People are also more likely to know about José Mujica and lots of other (good and bad) things happening outside their national border.Since leaving Vermont, we’ve spent six nights in Montréal with Alexie, Jade & Philip, two in Québec (City) with Cynthia & Nico, and three in Gatineau with Jo, across the river from our second ever national capital, Ottawa. 49.4% of Quebeckers might say we visited their national capital in Le Ville de Québec.
We’ve had so many great conversations about activism, anti-capitalism, and life, and learned a lot about the way Canada, like the United States, has turned to the right in recent decades.

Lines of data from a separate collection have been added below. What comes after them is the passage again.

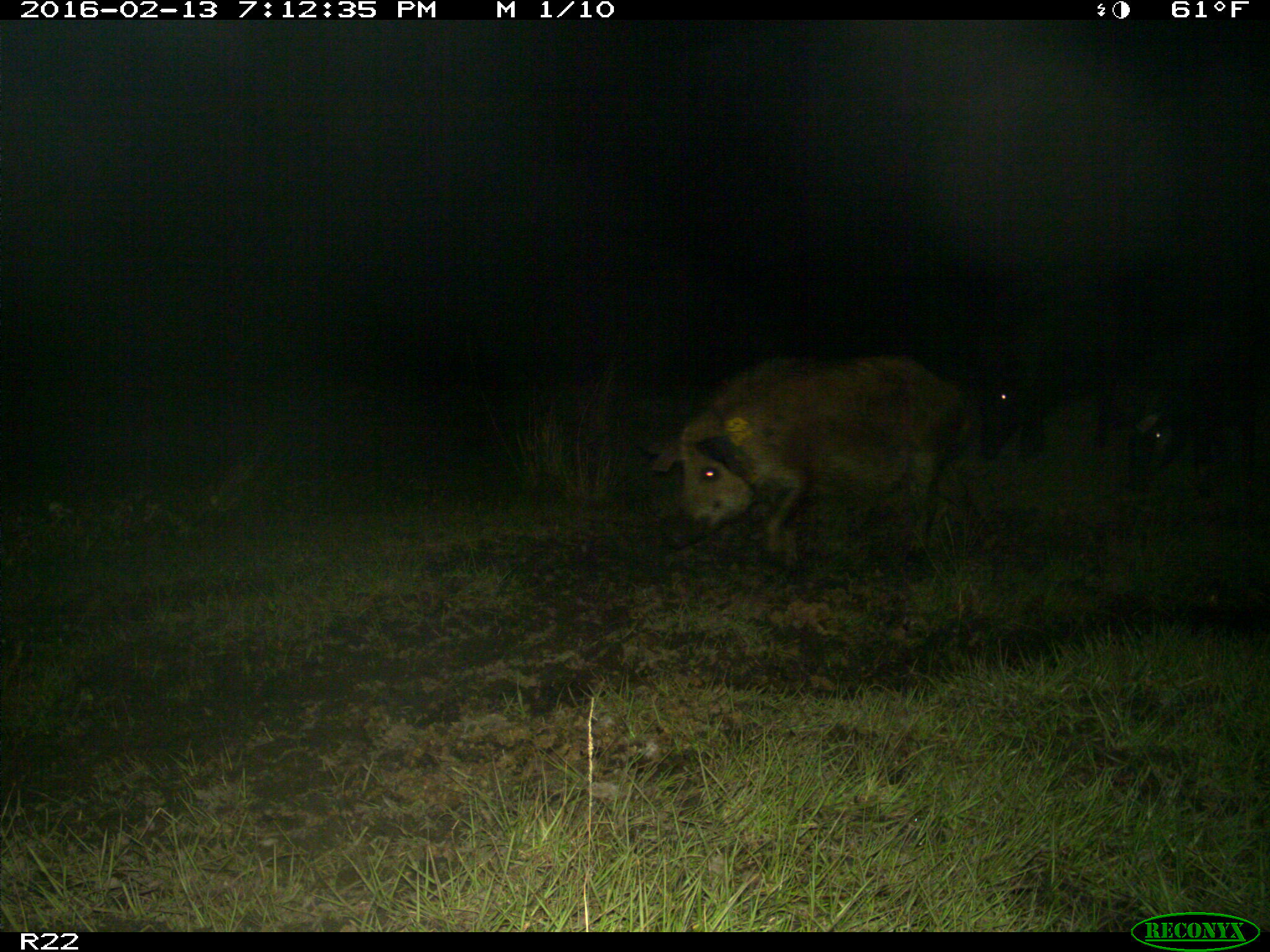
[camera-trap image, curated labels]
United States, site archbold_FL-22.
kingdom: Animalia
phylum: Chordata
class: Mammalia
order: Artiodactyla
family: Suidae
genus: Sus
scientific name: Sus scrofa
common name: wild boar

In Québec, the nationalist Parti Quebecois ran against the Liberal Party’s university tuition hikes and health care taxes…and then kept them, in only marginally weakened forms. We’re still working through the contradiction of a place with a vibrant leftist portion of the population, but whose three biggest parties all support policies that move the province to the right. And Canada’s electoral system, by the way, is terrible, much like the United States’, maybe worse. Yet all the police brutality and frustrating politics don’t keep people from hitting the streets in the struggle for positive change.
Anyway, we LOVE it here. The people are so friendly, and even trying our little bit of laughably pronounced French has been really appreciated. I wish foreigners and immigrants in the U.S. were equally appreciated as they work through their English. We’ll be leaving Québec soon, but we’ve altered our route to first head north toward Val d’Or and Rouyn-Noranda, so we can stay in the province a bit longer.